* SET TASKS:
• 1. In the forum thread about finding the Nth occurrence in a column, what name is given to the column created in Step 1?
• 2. Repeat the part of the forum thread about finding the Nth occurrence in a column from "Do you know" to "preserves sort order.".
• 3. Proceed with the forum thread about finding the Nth occurrence in a column, writing on from its final sentence.

* TEXT SECTION:
┌──
How to determine Nth occurence in a column?
Hello.
Do you know of any function or combination of functions that can achieve a new column in the data as the "occurrence" column in the screenshot below?
I would like to know if the ID in the first column is the 1st, 2nd ... Nth occurrence in that column. Is there a way to achieve this?
Thanks in advance.
Richard
Best Answer
-
Hi Richard,
I came up with a few solutions yesterday (one involving a Cartesian Join, another involving Group/Join) but also came up with something that, like yours, involves a Lookup but doesn't require Get Cell and preserves sort order.
(See workflow screenshot below)
Step 1 "Add Source Row Number" - add current row number to the source (call the column "source row")
Step 2 - "Sort by Value" - sort this ascending by the value
Step 3 - feed this into 1) the first input of a Lookup step 2) "Add Row Number" a transform step that adds the row number again ("sorted row number") and feed that into the second input of the Lookup step ("Value -> First Row"). Add a lookup definition that matches Value == Value and returns the first value of "sorted row number". Call this definition "first row"
Step 4 - "Compute Occurrence" - a transform step to (like your solution) subtract "first row" from the current row number (this results in a zero-indexed nth occurence) and call this column "occurrence"
Step 5 - "Restore Original Order" - restore the original sort order by sorting ascending on "source row"
Step 6 - "Hide Columns and Adjust" - hide unnecessary columns and add 1 to "occurrence" to make it 1-indexed
In your solution, if you lookup and return first value (which would be a row number) you don't need Get Cell to mark the change in value.
└──
* GIVEN DATA:
┌──
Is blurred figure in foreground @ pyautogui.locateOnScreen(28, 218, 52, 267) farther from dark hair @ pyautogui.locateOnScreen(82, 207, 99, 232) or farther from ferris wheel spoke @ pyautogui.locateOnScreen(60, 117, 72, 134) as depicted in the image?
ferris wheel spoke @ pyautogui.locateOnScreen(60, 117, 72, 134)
└──
* RESULTS FOR EACH TASK:
• 1. The column is called "source row".

• 2.
Do you know of any function or combination of functions that can achieve a new column in the data as the "occurrence" column in the screenshot below?
I would like to know if the ID in the first column is the 1st, 2nd ... Nth occurrence in that column. Is there a way to achieve this?
Thanks in advance.
Richard
Best Answer
-
Hi Richard,
I came up with a few solutions yesterday (one involving a Cartesian Join, another involving Group/Join) but also came up with something that, like yours, involves a Lookup but doesn't require Get Cell and preserves sort order.

• 3.
Ian
2
Answers
-
Hi Richard
There are two similar values that you could calculate more easily
- the total number of occurrences for each ID using a Group
- the First or Last occurrence of each ID using a Lookup step
Assuming neither of those meet your needs I think it would be possible using multiple functions that utilize the Function Get cell however it would require the data to be pre-sorted (by ID in this case), would that be an issue for any subsequent operations?
0 -
Hi Josh,
Thanks for your comment. The aim is to assign a new, unique sequential ID based on the original ID, so sorting won't be an issue.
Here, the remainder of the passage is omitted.